CORNWALL — Since Bryan Nash Gill’s unexpected death in 2013 his wife, Gina, has made it her mission to find galleries to exhibit the work. 

Creating art “was a form of breathing for him,” Gill said, standing in front of an impressively large print by her late husband. The flat cross-section of a tree’s center, rings expanding outward toward the frame and printed in a bright barn red boldly greeted visitors to the opening of “Reflections” at the Cornwall Library on Saturday night, Feb. 3. 

That print was an appropriate choice as it was made from an impression of a trunk from the Cornwall yard of the artist’s close friend, Bob Parker. Flattened into near abstraction, Nash Gill’s stump prints appear at first to be a mix of a topographic map and a Rorschach test. Closer examination illuminates the details within the image. Around the growth rings there is evidence of bark chipping away from the tree, seen in the irregular edges. White dashes of space, seemingly errors in the paint transfer at first, reveal themselves to be the indentations from where the chain saw hit when the tree was cut down.

For some people, stumps, logs and lumber are mere evidence of routine labor; Nash Gill’s interest in the patterns in wood, its curved inconsistencies and accidental motifs, extended to even the most unpoetic of scenes: Home Depot. 

In his book “Woodcuts,” published by Princeton Architectural Press in 2012 (available to purchase at the show), he envisions the end of a stack of plywood, mismatched lines creating new patterns, as a tile-like print.

“The way he looked at the world was to say, ‘There’s so much beauty right here,’” his widow said. “We’re all searching for it, but here it is. It’s the tree or the stack of wood we see every single day. Look what it does, what it can give us.”

For inspiration all Nash Gill had to do was to look out the window of the New Hartford, Conn., home he shared with Gina and their son, Forest, now 11 years old. 

Nash Gill had worked in painting and wood and metal sculpture. The cross-section tree prints emerged late in his career.

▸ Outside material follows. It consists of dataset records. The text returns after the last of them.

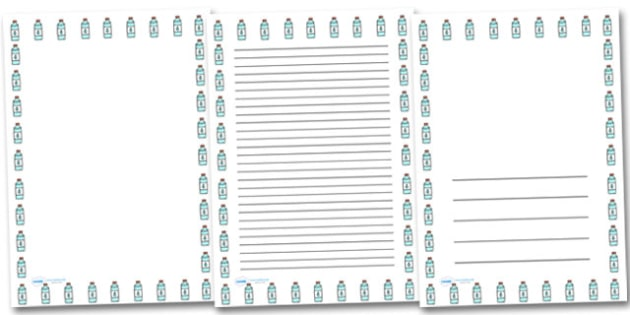 Water Bottle Portrait Page Borders- Portrait Page Borders - Page border, border, writing template, writing aid, writing frame, a4 border, template, templates, landscape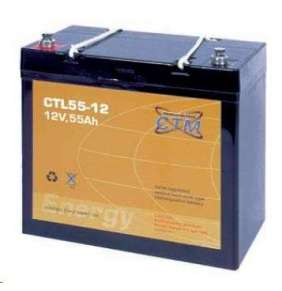 Baterie - CTM CTL 55-12 (12V/55Ah - M6), životnost 10-12let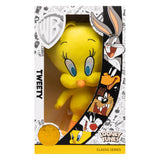 Looney Tunes Tweety Classic Series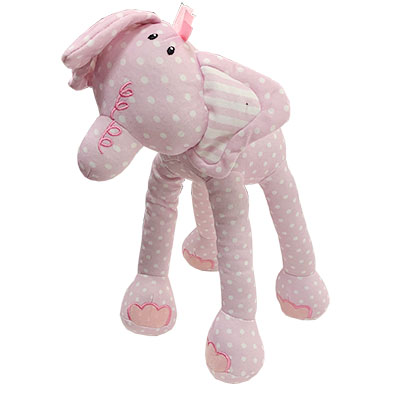 Baby Elephant Striped Plush Elephant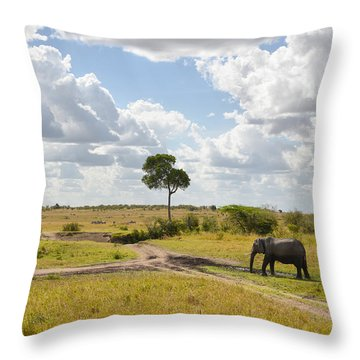 Tusker Scape Throw Pillow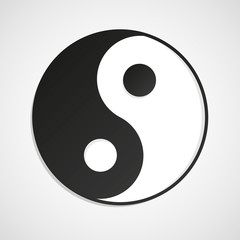 Yin Yang on white background isolated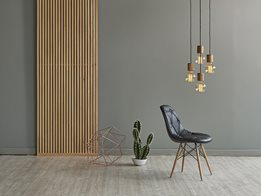 Altro Wood collection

“When he passed away we photographed every single piece from his studio, and we had over 4,000 pieces,” his widow said. 

Nash Gill’s work has been displayed at The Hotchkiss School, the Westminster School, at a show in Tokyo, Japan. 

Gill said she has been preparing for another opening.  

“It’s fun — well, it’s bittersweet actually. I loved him. I loved coming home every  day to see what he was working on.”

“Reflections: A Show of Work by Bryan Nash Gill” will be on display at the Cornwall Library through March 17. All work is available for purchase.